◆ Listed entries
------

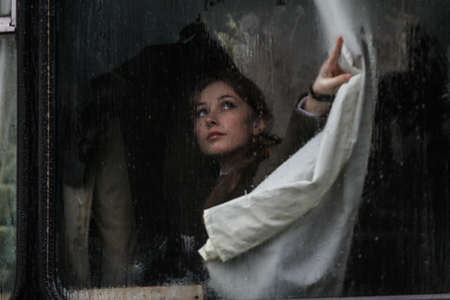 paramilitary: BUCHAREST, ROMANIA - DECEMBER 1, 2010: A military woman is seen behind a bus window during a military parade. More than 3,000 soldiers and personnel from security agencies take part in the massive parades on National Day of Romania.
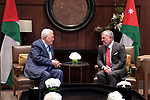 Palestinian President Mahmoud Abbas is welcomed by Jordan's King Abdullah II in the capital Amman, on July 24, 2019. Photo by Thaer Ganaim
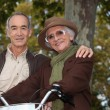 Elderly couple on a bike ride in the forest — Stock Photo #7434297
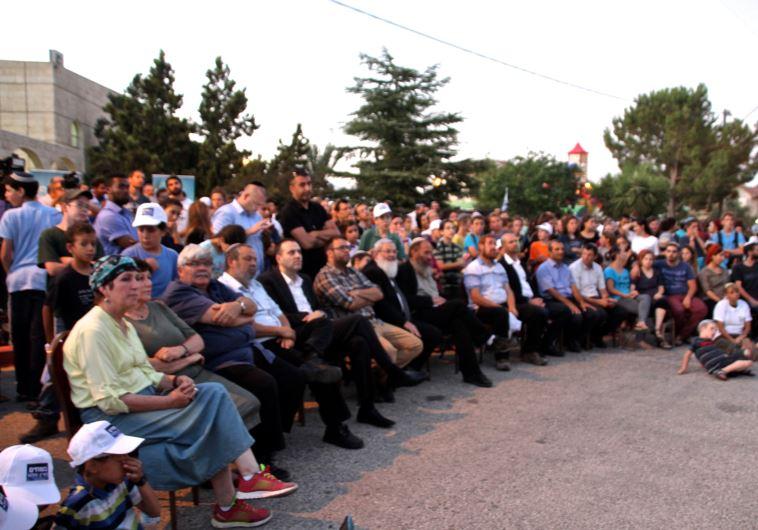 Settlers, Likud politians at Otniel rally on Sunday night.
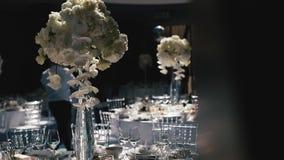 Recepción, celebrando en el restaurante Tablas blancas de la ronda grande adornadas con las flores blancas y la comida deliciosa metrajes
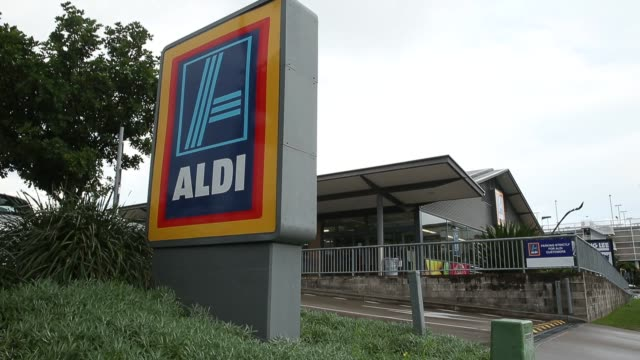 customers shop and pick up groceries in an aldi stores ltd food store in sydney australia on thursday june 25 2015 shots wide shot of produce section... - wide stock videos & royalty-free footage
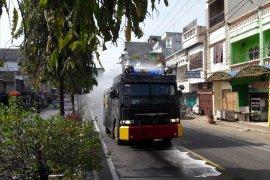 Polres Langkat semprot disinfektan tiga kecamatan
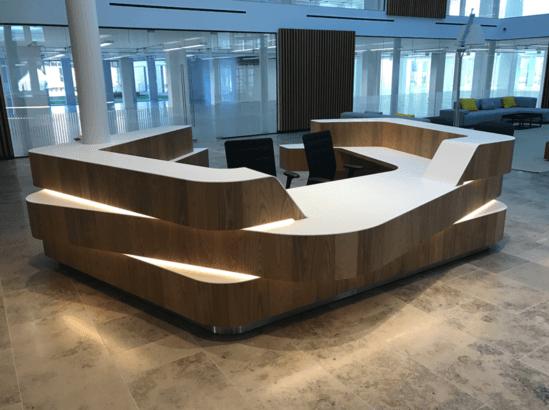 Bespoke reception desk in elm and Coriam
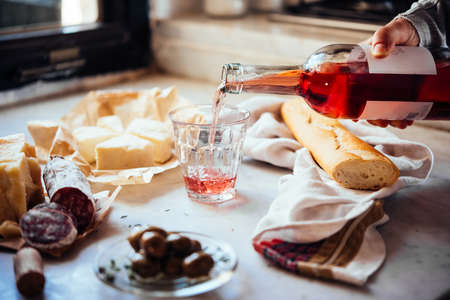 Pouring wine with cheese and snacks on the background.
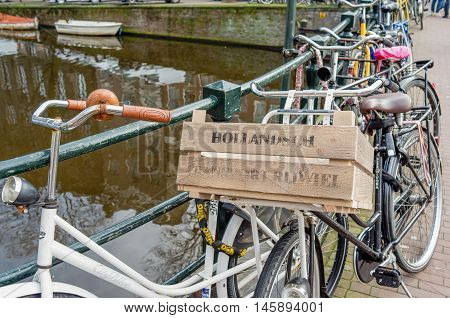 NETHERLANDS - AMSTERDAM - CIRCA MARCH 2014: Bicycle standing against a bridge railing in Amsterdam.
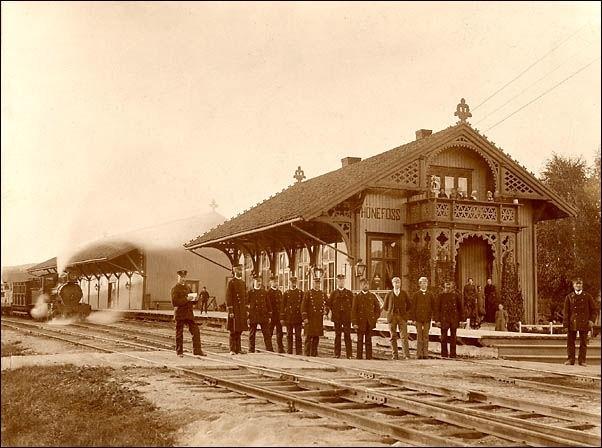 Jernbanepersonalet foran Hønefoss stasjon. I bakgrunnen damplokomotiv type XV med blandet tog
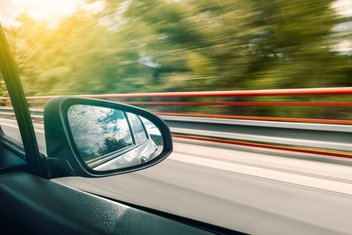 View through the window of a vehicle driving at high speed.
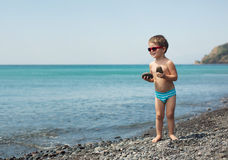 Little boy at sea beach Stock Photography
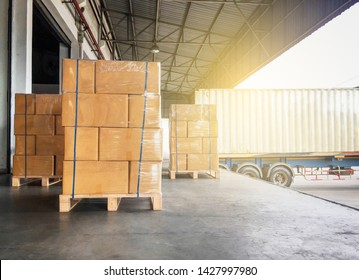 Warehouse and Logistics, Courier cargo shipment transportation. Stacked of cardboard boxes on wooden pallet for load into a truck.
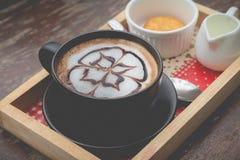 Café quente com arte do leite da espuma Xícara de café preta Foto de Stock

------

◆ Exercise
Set down word for word the lines beginning with the one containing "Elderly couple on" and ending with the last line of the listing, inclusive. Omit every picture.

◆ Response to this task
 Elderly couple on a bike ride in the forest — Stock Photo #7434297
 Settlers, Likud politians at Otniel rally on Sunday night.
 Recepción, celebrando en el restaurante Tablas blancas de la ronda grande adornadas con las flores blancas y la comida deliciosa metrajes
 customers shop and pick up groceries in an aldi stores ltd food store in sydney australia on thursday june 25 2015 shots wide shot of produce section... - wide stock videos & royalty-free footage
 Polres Langkat semprot disinfektan tiga kecamatan
 Bespoke reception desk in elm and Coriam
 Pouring wine with cheese and snacks on the background.
 NETHERLANDS - AMSTERDAM - CIRCA MARCH 2014: Bicycle standing against a bridge railing in Amsterdam.
 Jernbanepersonalet foran Hønefoss stasjon. I bakgrunnen damplokomotiv type XV med blandet tog
 View through the window of a vehicle driving at high speed.
 Little boy at sea beach Stock Photography
 Warehouse and Logistics, Courier cargo shipment transportation. Stacked of cardboard boxes on wooden pallet for load into a truck.
 Café quente com arte do leite da espuma Xícara de café preta Foto de Stock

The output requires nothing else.